### Excerpted text
[start]
By Emily C. Roland, Mark D. Behn and Greg Hirth


Author Posting. © American Geophysical Union, 2010. This article is posted here by permission of American Geophysical Union for personal use, not for redistribution. The definitive version was published in Geochemistry Geophysics Geosystems 11 (2010): Q07001, doi:10.1029/2010GC003034.To investigate the spatial distribution of earthquakes along oceanic transform faults, we utilize a 3-D finite element model to calculate the mantle flow field and temperature structure associated with a ridge-transform-ridge system. The model incorporates a viscoplastic rheology to simulate brittle failure in the lithosphere and a non-Newtonian temperature-dependent viscous flow law in the underlying mantle. We consider the effects of three key thermal and rheological feedbacks: (1) frictional weakening due to mantle alteration, (2) shear heating, and (3) hydrothermal circulation in the shallow lithosphere. Of these effects, the thermal structure is most strongly influenced by hydrothermal cooling. We quantify the thermally controlled seismogenic area for a range of fault parameters, including slip rate and fault length, and find that the area between the 350°C and 600°C isotherms (analogous to the zone of seismic slip) is nearly identical to that predicted from a half-space cooling model. However, in contrast to the half-space cooling model, we find that the depth to the 600°C isotherm and the width of the seismogenic zone are nearly constant along the fault, consistent with seismic observations. The calculated temperature structure and zone of permeable fluid flow are also used to approximate the stability field of hydrous phases in the upper mantle. We find that for slow slipping faults, the potential zone of hydrous alteration extends greater than 10 km in depth, suggesting that transform faults serve as a significant pathway for water to enter the oceanic upper mantle.The material presented here is based on work supported by the National Science Foundation Division of Ocean Sciences (OCE) grants 0623188 (M.B. and G.H.) and 0649103 (M.B.) and Division of Earth Sciences (EAR) grant 0814513 (G.H.)
[end]
### Records from a dataset
[start]
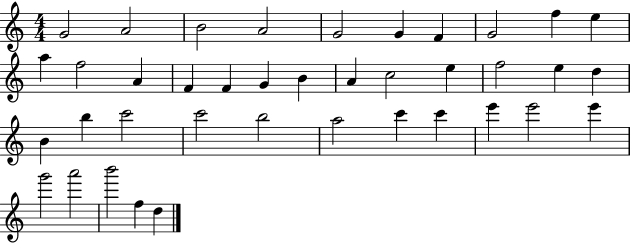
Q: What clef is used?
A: treble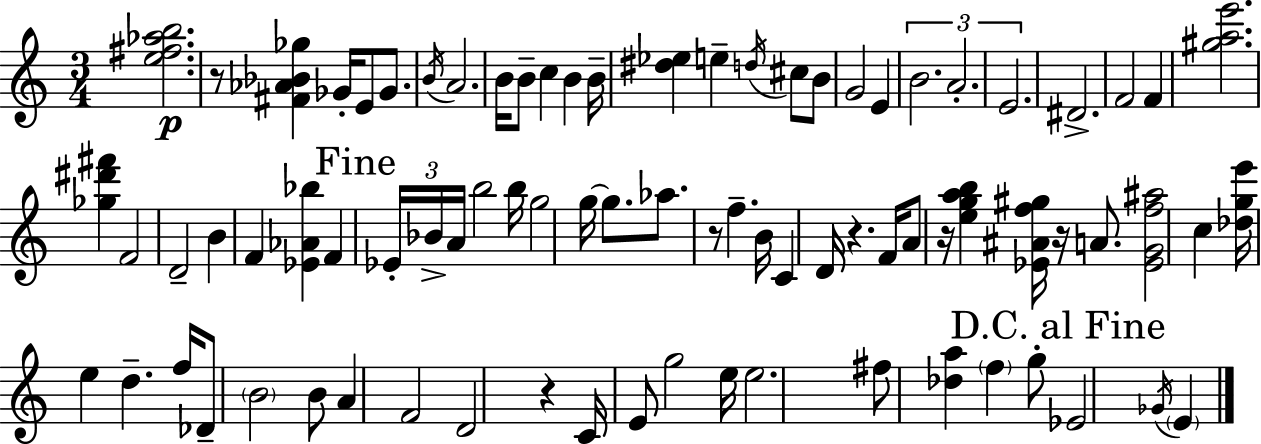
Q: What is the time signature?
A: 3/4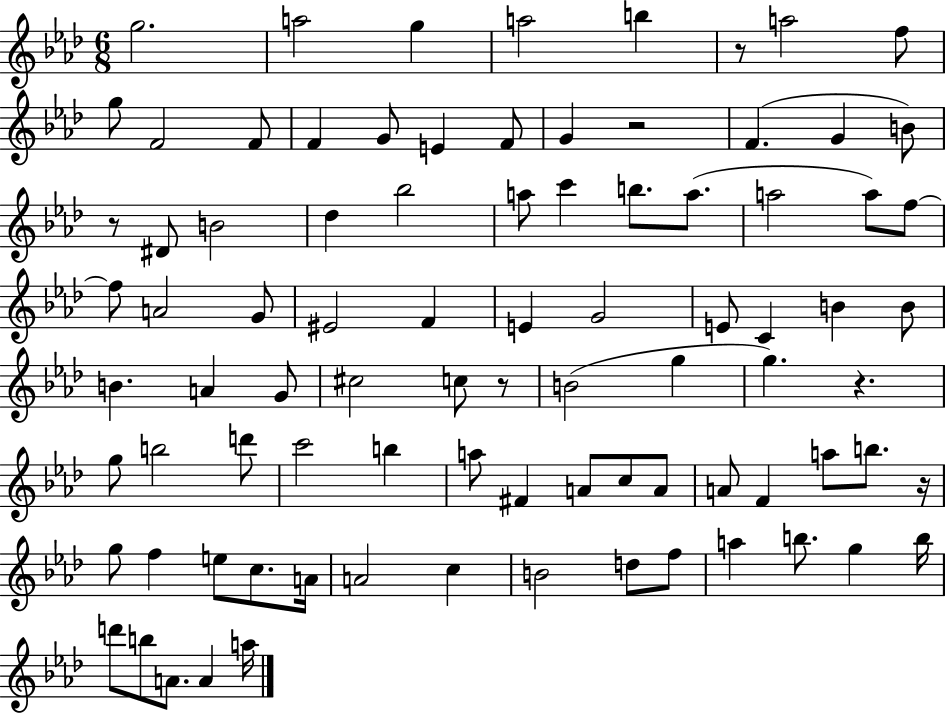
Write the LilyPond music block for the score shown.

{
  \clef treble
  \numericTimeSignature
  \time 6/8
  \key aes \major
  \repeat volta 2 { g''2. | a''2 g''4 | a''2 b''4 | r8 a''2 f''8 | \break g''8 f'2 f'8 | f'4 g'8 e'4 f'8 | g'4 r2 | f'4.( g'4 b'8) | \break r8 dis'8 b'2 | des''4 bes''2 | a''8 c'''4 b''8. a''8.( | a''2 a''8) f''8~~ | \break f''8 a'2 g'8 | eis'2 f'4 | e'4 g'2 | e'8 c'4 b'4 b'8 | \break b'4. a'4 g'8 | cis''2 c''8 r8 | b'2( g''4 | g''4.) r4. | \break g''8 b''2 d'''8 | c'''2 b''4 | a''8 fis'4 a'8 c''8 a'8 | a'8 f'4 a''8 b''8. r16 | \break g''8 f''4 e''8 c''8. a'16 | a'2 c''4 | b'2 d''8 f''8 | a''4 b''8. g''4 b''16 | \break d'''8 b''8 a'8. a'4 a''16 | } \bar "|."
}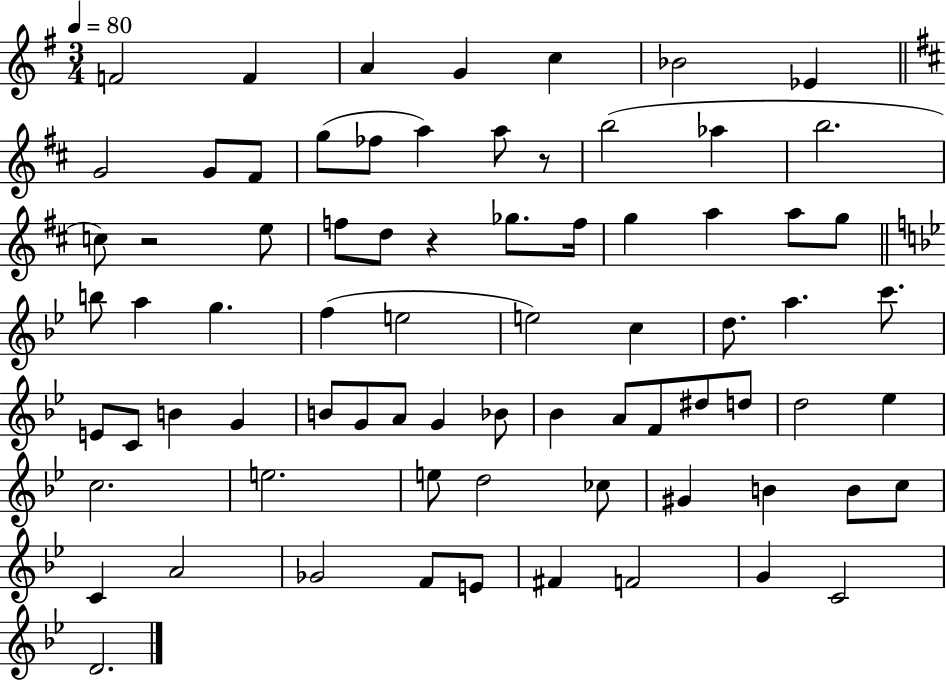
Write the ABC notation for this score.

X:1
T:Untitled
M:3/4
L:1/4
K:G
F2 F A G c _B2 _E G2 G/2 ^F/2 g/2 _f/2 a a/2 z/2 b2 _a b2 c/2 z2 e/2 f/2 d/2 z _g/2 f/4 g a a/2 g/2 b/2 a g f e2 e2 c d/2 a c'/2 E/2 C/2 B G B/2 G/2 A/2 G _B/2 _B A/2 F/2 ^d/2 d/2 d2 _e c2 e2 e/2 d2 _c/2 ^G B B/2 c/2 C A2 _G2 F/2 E/2 ^F F2 G C2 D2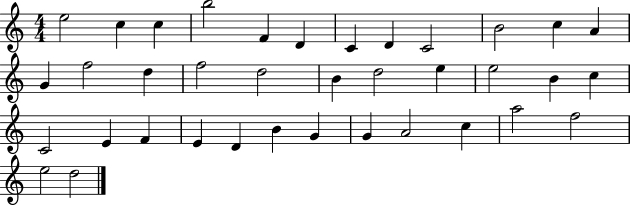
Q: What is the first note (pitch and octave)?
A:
[end]
### Work instructions
Write out the excerpt on oceanic transform faults in full, word for word. Work only from the excerpt on oceanic transform faults.

### Task output
By Emily C. Roland, Mark D. Behn and Greg Hirth


Author Posting. © American Geophysical Union, 2010. This article is posted here by permission of American Geophysical Union for personal use, not for redistribution. The definitive version was published in Geochemistry Geophysics Geosystems 11 (2010): Q07001, doi:10.1029/2010GC003034.To investigate the spatial distribution of earthquakes along oceanic transform faults, we utilize a 3-D finite element model to calculate the mantle flow field and temperature structure associated with a ridge-transform-ridge system. The model incorporates a viscoplastic rheology to simulate brittle failure in the lithosphere and a non-Newtonian temperature-dependent viscous flow law in the underlying mantle. We consider the effects of three key thermal and rheological feedbacks: (1) frictional weakening due to mantle alteration, (2) shear heating, and (3) hydrothermal circulation in the shallow lithosphere. Of these effects, the thermal structure is most strongly influenced by hydrothermal cooling. We quantify the thermally controlled seismogenic area for a range of fault parameters, including slip rate and fault length, and find that the area between the 350°C and 600°C isotherms (analogous to the zone of seismic slip) is nearly identical to that predicted from a half-space cooling model. However, in contrast to the half-space cooling model, we find that the depth to the 600°C isotherm and the width of the seismogenic zone are nearly constant along the fault, consistent with seismic observations. The calculated temperature structure and zone of permeable fluid flow are also used to approximate the stability field of hydrous phases in the upper mantle. We find that for slow slipping faults, the potential zone of hydrous alteration extends greater than 10 km in depth, suggesting that transform faults serve as a significant pathway for water to enter the oceanic upper mantle.The material presented here is based on work supported by the National Science Foundation Division of Ocean Sciences (OCE) grants 0623188 (M.B. and G.H.) and 0649103 (M.B.) and Division of Earth Sciences (EAR) grant 0814513 (G.H.)